O anda itiraf etmek istemek zor gelse de Troy'un haklı olduğunu biliyordu. İstese onunla dünyanın öbür ucuna bile gidebilirdi. Troy'dan şimdiye dek kimseden hoşlanmadığı kadar çok hoşlanıyordu. Onun bu yaramaz ve oyuncu hallerine bayılıyordu. Şimdiye dek tanıdığı tüm erkeklerden daha düşünceli ve tatlıydı. Hep günün birinde babası gibi bencil birini bulacağından korkmuş. Onu çok seveceğinden ve adamın da en güvendiği anda onu terk edeceğinden. Troy da başta çekip gitmişti, fakat sonra onsuz yapamayacağını düşünüp geri dönmüştü. Hayır, Troy Rupert'ın bedeninde tek bir bencil kemik bile yoktu.
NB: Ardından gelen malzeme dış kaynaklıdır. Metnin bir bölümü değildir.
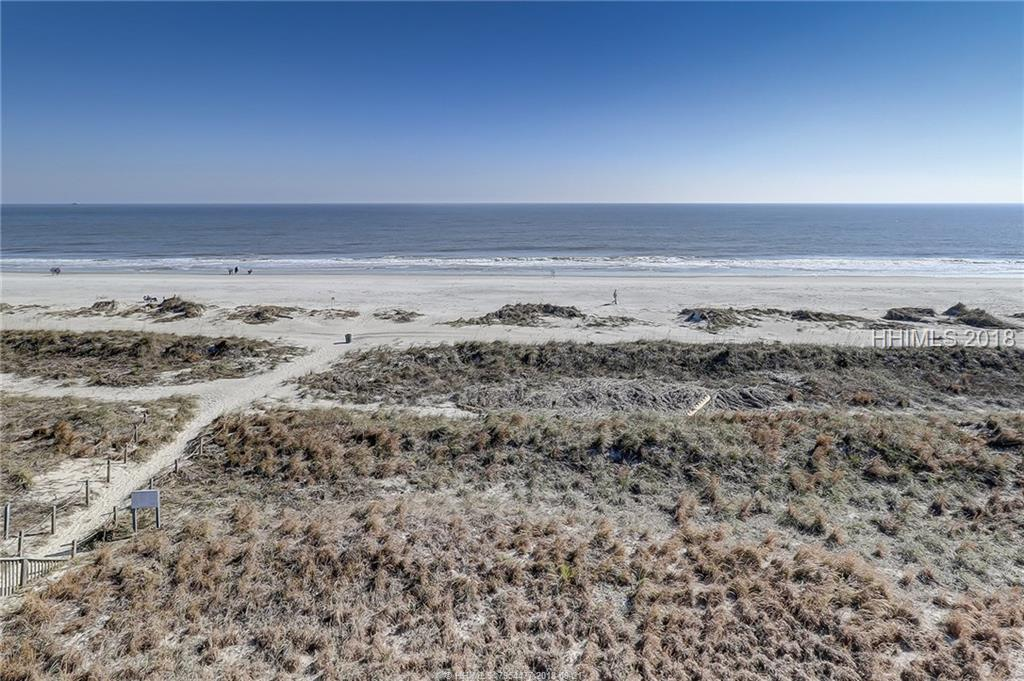 40 Folly Field Road, Hilton Head Island, SC 29928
Adam onu kalabalığın arasından ustalıkla yönlendirirken Corine'in kalbi heyecandan deli gibi çarpıyordu. Onu nereye götürdüğünü bilmiyordu. Doğrusu umurunda da değildi. Bir garson güruhunu daha atlattıktan sonra nihayet binanın içindelerdi.
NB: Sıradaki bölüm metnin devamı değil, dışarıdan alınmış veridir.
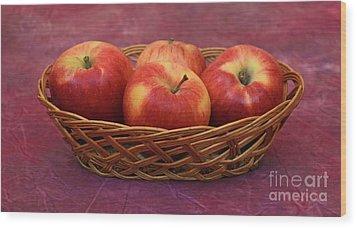 Gala Apple Basket Wood Print by Ray Shrewsberry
Troy doğrudan servis asansörüne giderek Corine'i içeriye itti. Herhangi bir katın düğmesine bastı ve kapılar kayarak kapanır kapanmaz da dudaklarını genç kızınkilere yapıştırdı.

Corine hafifçe inlediğinde Troy kızı arkasındaki duvara yaslamıştı. Corine'in teslimiyetle yumuşak dudaklarını ona sunması genç adamı arzudan deliye çeviriyordu. Asansör hareket ettiğinde ellerini eteğinin altına götürerek onu hiç de nazik olmayacak şekilde okşamaya başladı. Tanrım, çamaşırı nasıl da ıslanmıştı. Parmaklarını hafifçe çekmek istediğinde Corine sızlanarak eline doğru yaslanınca bu kez hiç tereddüt etmeden elini iç çamaşırının kenarından içeri soktu. Onu parmaklarıyla okşarken Corine öyle sesler çıkarıyordu ki Troy pantolonunun içine boşalmaktan korkuyordu.

İkinci kata geldiklerinde genç kız artık inlemelerine hâkim olamıyordu. Troy göz ucuyla panelden bir tuşa basarak asansörün durmasını sağladı.

"Troy!"

"Şşşt. Korkma." dedi fısıltıyla. "Ben yanındayım."

"Korkmuyorum."

Asansörün ana ışıkları sönmüş, yalnızca ayaklarının dibindekiler açık kalmıştı. İçerisi oldukça karanlıktı ancak birbirlerinin gözlerindeki ihtiyacı görebiliyorlardı. Troy parmaklarını takıp çamaşırını sıyırdığında Corine onun kotunun düğmelerine uzandı. Dudakları birbirinden nefes almak için bile ayrılmamıştı.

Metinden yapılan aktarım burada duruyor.